Method: We performed a multicenter retrospective study, with 119 non-neutropenic patients enrolled from four different medical institutions in Brazil, Lebanon ,Spain and the United States, to assess the duration of IV therapy and appropriate time to step down to oral therapy in adult patients, 14 years of age and older, with documented candidemia. The analysis was done using the statistical program R and SAS v9.4. Descriptive statistics are presented as frequencies and tables and the Fisher exact test was used to test the association between the categorical variables: organism, cancer, country, antifungal drug and duration of therapy, and time of step-down.
Results: Candida albicans contributed to 45% bloodstream infection versus 55% infection caused Candida non-albicans. The three most common Candida non-albicans are: Candida glabrata 24%, Candida parapsilosis 13% and Candida tropicalis 8%. Most (57%) of the patients were admitted to ICU whereas 52% had underlying malignancy. Multivariate analysis showed that a stay at ICU or an underlying cancer requiring chemotherapy were independently associated with failure and death (p <0.001). The average total duration of therapy was 14 days in all patients and 16 days in those who responded and survived. There were 45 patients who were stepped down to either fluconazole and/or voriconazole in association with clinical and microbiologic resolution of the candidemia. The average (and median) day of step down was 5 days. Patients who had a stepdown had more successful outcomes (78% survival) as compared to those with no stepdown (56% survival) (P = 0.022). However, the 20 patients who received 1-4 days of first IV treatment before a stepdown to oral azoles had a comparable outcome (20% mortality) to the 25 patients who received >5 days of treatment (24% mortality - p = 0.75).

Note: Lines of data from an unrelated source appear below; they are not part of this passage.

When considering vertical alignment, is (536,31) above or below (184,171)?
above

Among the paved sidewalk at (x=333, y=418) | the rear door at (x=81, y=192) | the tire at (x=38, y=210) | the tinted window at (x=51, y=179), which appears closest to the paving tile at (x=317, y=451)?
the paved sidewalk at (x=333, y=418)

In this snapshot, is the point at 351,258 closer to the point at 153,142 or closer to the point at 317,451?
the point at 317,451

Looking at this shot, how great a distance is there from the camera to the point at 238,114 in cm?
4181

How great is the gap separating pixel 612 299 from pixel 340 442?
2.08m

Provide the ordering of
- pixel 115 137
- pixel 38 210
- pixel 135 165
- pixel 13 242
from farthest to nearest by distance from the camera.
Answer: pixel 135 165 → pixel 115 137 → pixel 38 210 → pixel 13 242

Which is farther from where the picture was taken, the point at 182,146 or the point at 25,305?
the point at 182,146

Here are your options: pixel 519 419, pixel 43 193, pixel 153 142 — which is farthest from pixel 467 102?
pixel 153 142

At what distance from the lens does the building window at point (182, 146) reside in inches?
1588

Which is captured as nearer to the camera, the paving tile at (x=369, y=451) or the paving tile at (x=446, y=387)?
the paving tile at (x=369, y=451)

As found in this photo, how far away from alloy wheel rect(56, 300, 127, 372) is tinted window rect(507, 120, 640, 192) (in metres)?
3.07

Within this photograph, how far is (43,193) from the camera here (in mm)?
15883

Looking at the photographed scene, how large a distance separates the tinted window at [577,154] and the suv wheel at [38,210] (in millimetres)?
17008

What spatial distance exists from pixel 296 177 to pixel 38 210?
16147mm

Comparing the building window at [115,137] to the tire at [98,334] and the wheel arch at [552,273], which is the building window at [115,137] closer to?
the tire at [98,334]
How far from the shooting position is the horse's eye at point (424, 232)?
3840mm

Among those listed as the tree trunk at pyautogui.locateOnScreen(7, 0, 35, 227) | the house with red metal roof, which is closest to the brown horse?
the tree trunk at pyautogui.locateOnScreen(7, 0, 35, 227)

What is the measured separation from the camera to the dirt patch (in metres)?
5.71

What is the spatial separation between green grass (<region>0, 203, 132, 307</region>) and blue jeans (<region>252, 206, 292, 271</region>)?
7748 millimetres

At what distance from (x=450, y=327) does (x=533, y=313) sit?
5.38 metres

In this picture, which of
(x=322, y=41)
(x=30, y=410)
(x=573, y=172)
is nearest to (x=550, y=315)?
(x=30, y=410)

Our data support the IDSA guidelines in that the total duration of treatment for candidemia should be at least 14 days after a negative blood culture. However, in non-neutropenic cancer patients with candidemia, a step down to oral azole therapy can safely take place early (within 4 days of initiating IV therapy) as long as the patient had clinical and microbiologic resolution of the bloodstream infections.